_What you have to do:_
Resume the blog post about PowerShell syntax highlighting with HTML, continuing directly after its final sentence.

Friday, November 9, 2007

PowerShell syntax highlighting with HTML

When I decided to start this blog, I thought it would be nice to be able to display PowerShell code examples with nice formatting and syntax highlighting. I tried a few freely available tools out there that advertised PowerShell syntax support, but they all seemed to fall short in a category or two. None of them correctly handled multiple line strings or here-strings, and none of them correctly highlighted PowerShell variables enclosed in curly braces e.g. "${this is a variable}".

I thought it would be fun to try to write my own syntax highlighting tool with PowerShell. It was a little more difficult than I originally thought it would be, but it really was fun.

The script takes a string parameter that can be a code snippet or a path to a PowerShell script file. A switch parameter can be provided if line numbers are wanted in the output. The script highlights strings, comments, operators, numbers, keywords (including things kind of like keywords), types (specifically the shortcut types available in PowerShell, like [string] and [regex]), variables, and Cmdlet names. The colors used to highlight each of these items, along with the background color, default foreground color, and line number color can be customized by changing the values of the variables declared at the top of the script.

_Information:_

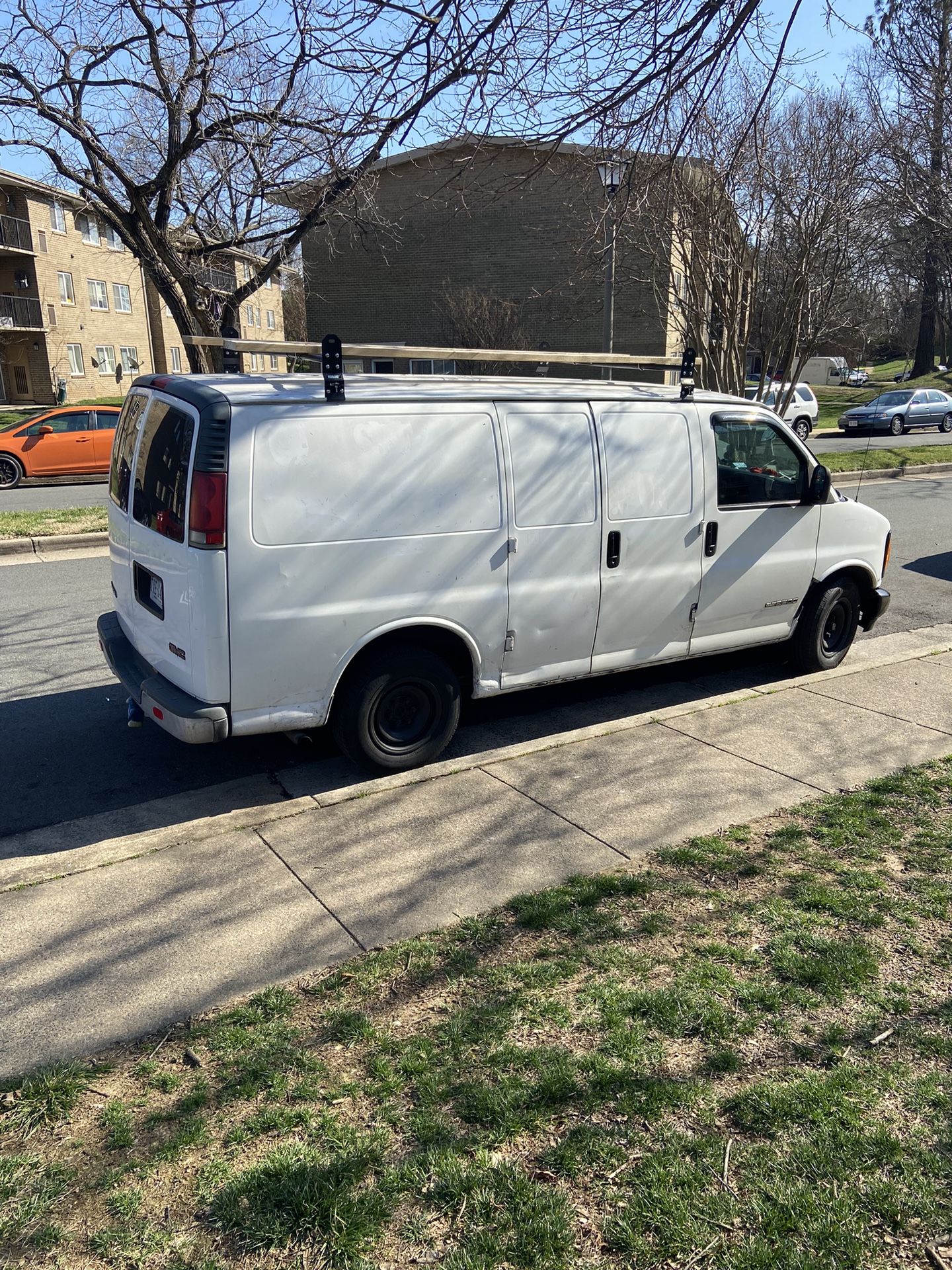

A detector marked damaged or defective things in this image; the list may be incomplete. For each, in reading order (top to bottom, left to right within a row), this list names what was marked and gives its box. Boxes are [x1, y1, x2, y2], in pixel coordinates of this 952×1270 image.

sidewalk crack [654, 726, 832, 792]
sidewalk crack [479, 762, 629, 863]
sidewalk crack [255, 827, 368, 950]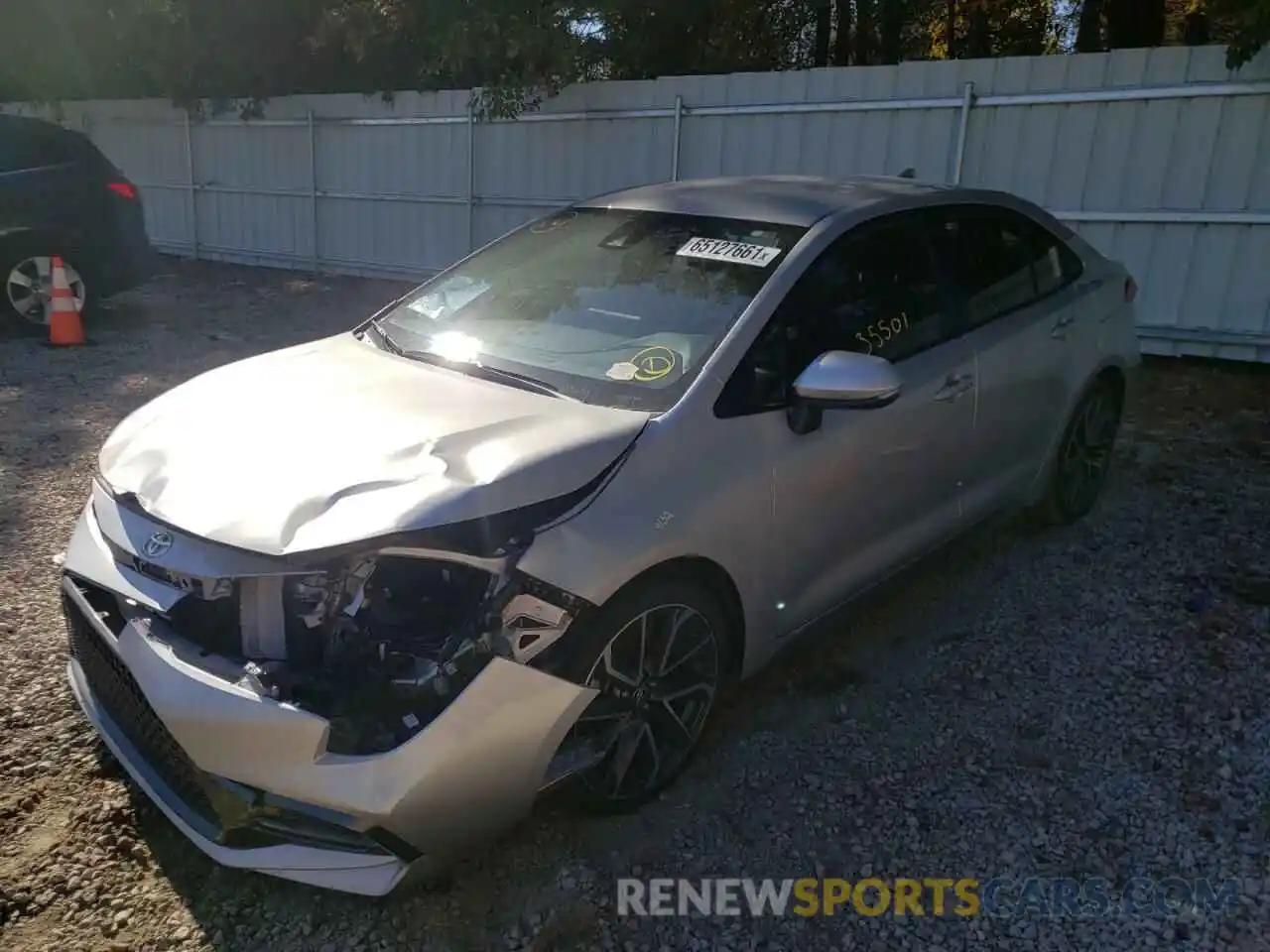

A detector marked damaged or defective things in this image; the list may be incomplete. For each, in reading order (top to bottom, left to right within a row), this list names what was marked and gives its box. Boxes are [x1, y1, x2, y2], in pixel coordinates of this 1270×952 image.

broken front bumper [57, 502, 599, 896]
crumpled hood [100, 333, 651, 559]
cracked windshield [375, 208, 802, 409]
damaged silver toyota corolla [57, 173, 1143, 892]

_Response below:_
Here is the script (highlighted with itself):

# Highlight-Syntax.ps1
# version 1.0
# by Jeff Hillman
#
# this script uses regular expressions to highlight PowerShell
# syntax with HTML.

param[string] $code, [switch] $LineNumbers )

if ( Test-Path $code -ErrorAction SilentlyContinue )
{
    $code = Get-Content $code | Out-String
}

$backgroundColor = "#DDDDDD"
$foregroundColor = "#000000"
$stringColor     = "#800000"
$commentColor    = "#008000"
$operatorColor   = "#C86400"
$numberColor     = "#800000"
$keywordColor    = "#C86400"
$typeColor       = "#404040"
$variableColor   = "#000080"
$cmdletColor     = "#C86400"
$lineNumberColor = "#404040"

filter Html-Encode( [switch] $Regex )
{
    # some regular expressions operate on strings that have already
    # been through this filter, so the patterns need to be updated
    # to look for the encoded characters instead of the literal ones.
    # we do it with this filter instead of directly in the regular 
    # expression so the expressions can be a bit more readable (ha!)

    $_ = $_ -replace "&", "&"
    
    if ( $Regex )
    {
        $_ = $_ -replace "(?<!\(\?)<", "&lt;"
        $_ = $_ -replace "(?<!\(\?)>", "&gt;"
    }
    else
    {
        $_ = $_ -replace "\t", "    "
        $_ = $_ -replace " ", "&nbsp;"
        $_ = $_ -replace "<", "&lt;"
        $_ = $_ -replace ">", "&gt;"
    }
    
    $_
}

# regular expressions

$operatorRegex =  @"
((?x:
 (?# assignment operators)
 =|\+=|-=|\*=|/=|%=|
 (?# arithmatic operators)
 (?<!\de)
 (\+|-|\*|/|%)(?![a-z])|
 (?# unary operators)
 \+\+|\-\-|
 (?# logical operators)
 (-and|-or|-not)\b|!|
 (?# bitwise operators)
 (-band|-bor)\b|
 (?# redirection and pipeline operators)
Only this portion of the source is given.